Extrait cité:

========================================

Les Michelines 96 et 106 places : l’apogée ou le crépuscule des dieux ?
Les efforts de Michelin n’allaient pas se borner à développer ces deux types de Michelines à 36 places et à 56 places. Un but restait encore à atteindre : la très grande vitesse pour les services directs des grandes lignes et la grande capacité ou, du moins, la capacité maximale qu’il convient, en l’état actuel des choses, de donner à l’autorail. En 1936, Michelin propose alors le type 23, de 96 places, et le type 33, de 106 places : le succès sera-t-il au rendez-vous de la haute technologie ?
En 1936, les autorails Michelin sur pneumatiques sont à leur quatrième année d’exploitation, et la firme estime qu’il est possible de dégager une politique de l’autorail novatrice et originale, car, pour la grande firme de Clermont-Ferrand qui n’hésite pas à penser à la place des dirigeants des réseaux toujours très timorés, il faut bien comprendre que l’autorail ne doit pas être purement substitué au train à vapeur, même si son horaire peut être tracé d’une manière plus tendue.
Dans la très prestigieuse revue « Traction nouvelle » de juillet-août 1936, Jacques Lucius, auditeur au Conseil d’Etat, écrit : « L’autorail doit permettre des formules nouvelles d’exploitation pour que toutes ses possibilités puissent être utilisées et pour qu’il rende au publie un service meilleur, plus commode, adapté à ses besoins nouveaux et qui seul l’attirera et lui redonnera le goût du voyage sur le rail. Or, ces formules qui semblent s’orienter vers le service rapide et fréquent adapté aux variations horaires du trafic laissent au train lourd sa part, mais le complètent, lorsque le trafic est insuffisant, par la circulation d’automotrices. »
Pour les dirigeants des réseaux d’alors, le nombre maximum de 150 places paraît être la limite à offrir dans un service d’autorails. En effet il y a un poids maximum à ne pas dépasser pour garder au véhicule ses qualités de vitesse commerciale élevée et bon marché, et, d’autre part, le train classique sait traiter les grands nombres de voyageurs d’une manière appropriée et économique.
En effet, à l’époque, il faut souvent jumeler les Michelines de 36 et de 56 places en les faisant circuler attelés, le conducteur unique de l’autorail de tête prenant en charge les deux véhicules. On dispose alors d’un élément double, constituant une seule circulation et dont la capacité s’élève à72 ou 112 places en cas de nécessité et qui, par simple attelage ou dételage, s’adapte aux variations du trafic. Ce système permet, en limitant au plus près de la demande, de moduler l’offre du nombre de places, sans entraîner un poids mort inutile dans les périodes creuses du trafic. Mais certaines grandes lignes demandent des capacités supérieures et d’une manière plus durable.
Michelin double la mise.

========================================

Reprenez l'extrait sur les Michelines à la suite de sa dernière phrase, « Michelin double la mise. » Les données reproduites ci-après n'ont aucun rapport avec l'extrait sur les Michelines.

Données présentées:
========================================

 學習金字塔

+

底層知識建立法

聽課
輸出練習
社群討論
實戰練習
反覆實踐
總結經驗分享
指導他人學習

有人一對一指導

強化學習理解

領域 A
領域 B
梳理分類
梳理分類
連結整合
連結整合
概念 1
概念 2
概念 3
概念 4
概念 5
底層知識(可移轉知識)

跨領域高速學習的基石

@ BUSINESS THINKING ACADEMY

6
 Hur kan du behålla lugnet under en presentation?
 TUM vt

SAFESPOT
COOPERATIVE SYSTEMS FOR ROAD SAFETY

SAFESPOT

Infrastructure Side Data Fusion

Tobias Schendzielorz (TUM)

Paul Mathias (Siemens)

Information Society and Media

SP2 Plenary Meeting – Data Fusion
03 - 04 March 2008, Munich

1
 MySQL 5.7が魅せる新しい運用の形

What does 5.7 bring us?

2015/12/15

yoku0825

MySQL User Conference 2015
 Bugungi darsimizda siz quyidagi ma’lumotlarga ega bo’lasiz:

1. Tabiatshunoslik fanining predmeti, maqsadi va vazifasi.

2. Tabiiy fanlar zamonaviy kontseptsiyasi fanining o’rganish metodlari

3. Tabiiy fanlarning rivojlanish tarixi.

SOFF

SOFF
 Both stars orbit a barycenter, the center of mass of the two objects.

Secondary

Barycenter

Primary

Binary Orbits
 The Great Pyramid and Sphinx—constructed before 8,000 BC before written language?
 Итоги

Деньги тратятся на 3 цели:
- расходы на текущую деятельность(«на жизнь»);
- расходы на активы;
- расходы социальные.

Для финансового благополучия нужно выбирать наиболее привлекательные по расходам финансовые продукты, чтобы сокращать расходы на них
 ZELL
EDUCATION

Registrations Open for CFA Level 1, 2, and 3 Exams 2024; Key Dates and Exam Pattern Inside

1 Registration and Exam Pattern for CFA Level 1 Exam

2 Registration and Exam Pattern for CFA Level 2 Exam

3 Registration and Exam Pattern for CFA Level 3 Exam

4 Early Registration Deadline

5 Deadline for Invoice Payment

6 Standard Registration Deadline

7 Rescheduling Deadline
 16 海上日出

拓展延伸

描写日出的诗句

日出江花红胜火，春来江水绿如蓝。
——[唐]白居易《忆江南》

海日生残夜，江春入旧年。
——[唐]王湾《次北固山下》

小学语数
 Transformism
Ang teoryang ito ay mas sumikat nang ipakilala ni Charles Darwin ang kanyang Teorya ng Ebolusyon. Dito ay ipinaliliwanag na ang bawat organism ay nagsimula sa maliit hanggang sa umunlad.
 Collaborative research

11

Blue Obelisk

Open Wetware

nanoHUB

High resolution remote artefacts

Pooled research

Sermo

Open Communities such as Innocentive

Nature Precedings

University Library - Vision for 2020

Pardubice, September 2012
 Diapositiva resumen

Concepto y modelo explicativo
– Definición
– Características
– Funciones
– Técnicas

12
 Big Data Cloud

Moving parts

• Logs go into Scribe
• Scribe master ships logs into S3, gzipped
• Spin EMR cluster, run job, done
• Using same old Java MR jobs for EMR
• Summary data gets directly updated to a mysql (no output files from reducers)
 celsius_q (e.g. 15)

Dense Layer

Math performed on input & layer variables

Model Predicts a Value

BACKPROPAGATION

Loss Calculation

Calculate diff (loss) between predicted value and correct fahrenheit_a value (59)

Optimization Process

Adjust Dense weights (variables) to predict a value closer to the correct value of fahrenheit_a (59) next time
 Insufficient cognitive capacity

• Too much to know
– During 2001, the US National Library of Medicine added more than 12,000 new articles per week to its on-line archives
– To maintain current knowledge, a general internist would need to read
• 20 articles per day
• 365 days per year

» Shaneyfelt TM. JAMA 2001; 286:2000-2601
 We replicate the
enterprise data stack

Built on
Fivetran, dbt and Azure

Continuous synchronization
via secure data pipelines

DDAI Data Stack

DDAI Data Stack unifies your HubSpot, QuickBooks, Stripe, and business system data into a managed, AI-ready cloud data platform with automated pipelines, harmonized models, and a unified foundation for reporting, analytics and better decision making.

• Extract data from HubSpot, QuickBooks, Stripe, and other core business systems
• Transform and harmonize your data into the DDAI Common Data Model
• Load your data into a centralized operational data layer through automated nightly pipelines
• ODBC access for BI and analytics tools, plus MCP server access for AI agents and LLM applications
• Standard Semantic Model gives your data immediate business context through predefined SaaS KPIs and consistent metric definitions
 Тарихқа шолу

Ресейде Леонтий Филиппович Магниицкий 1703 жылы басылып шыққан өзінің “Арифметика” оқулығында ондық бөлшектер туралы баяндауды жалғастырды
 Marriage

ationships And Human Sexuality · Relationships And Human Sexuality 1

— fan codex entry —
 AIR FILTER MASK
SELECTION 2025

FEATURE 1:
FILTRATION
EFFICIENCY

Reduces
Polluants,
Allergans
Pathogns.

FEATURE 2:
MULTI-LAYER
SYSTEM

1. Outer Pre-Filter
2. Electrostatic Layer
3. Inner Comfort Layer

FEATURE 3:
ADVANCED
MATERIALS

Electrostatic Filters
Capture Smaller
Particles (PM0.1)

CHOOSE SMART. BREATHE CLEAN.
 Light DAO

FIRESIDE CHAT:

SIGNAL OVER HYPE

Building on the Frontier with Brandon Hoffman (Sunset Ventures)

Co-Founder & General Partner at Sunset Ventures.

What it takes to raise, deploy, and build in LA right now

========================================

Réponse:
Les deux autorails nouveaux présentés par Michelin en 1936 présentent, une fois encore, des traits originaux qui témoignent bien de l’adaptation réciproque du véhicule et du « pneu-rail » sur lequel il roule. Chacun des deux types part d’une conception différente pour résoudre la question.
Le problème posé est le suivant : compte tenu des progrès réalisés dans la construction du « pneu-rail » permettant de porter à 2,2 tonnes la charge par essieu, comment offrir une capacité de l’ordre de 100 places assises, tout en atteignant des performances élevées, c’est-à-dire une vitesse maximale de 130 km/h, une vitesse normale de 110 km/h, une accélération de 0 à 100 km/h en 1 800 mètres, et un freinage d’urgence permettant l’arrêt en 150 à 200 mètres lorsque l’on roule à 100 km/h ? En outre, les considérations d’économie, donc de simplicité et celles de confort, devaient être placées au premier plan des préoccupations du Constructeur. Deux solutions de nature différente ont été apportées au problème par les véhicules type 23 et type 33, dont les caractéristiques principales sont différentes.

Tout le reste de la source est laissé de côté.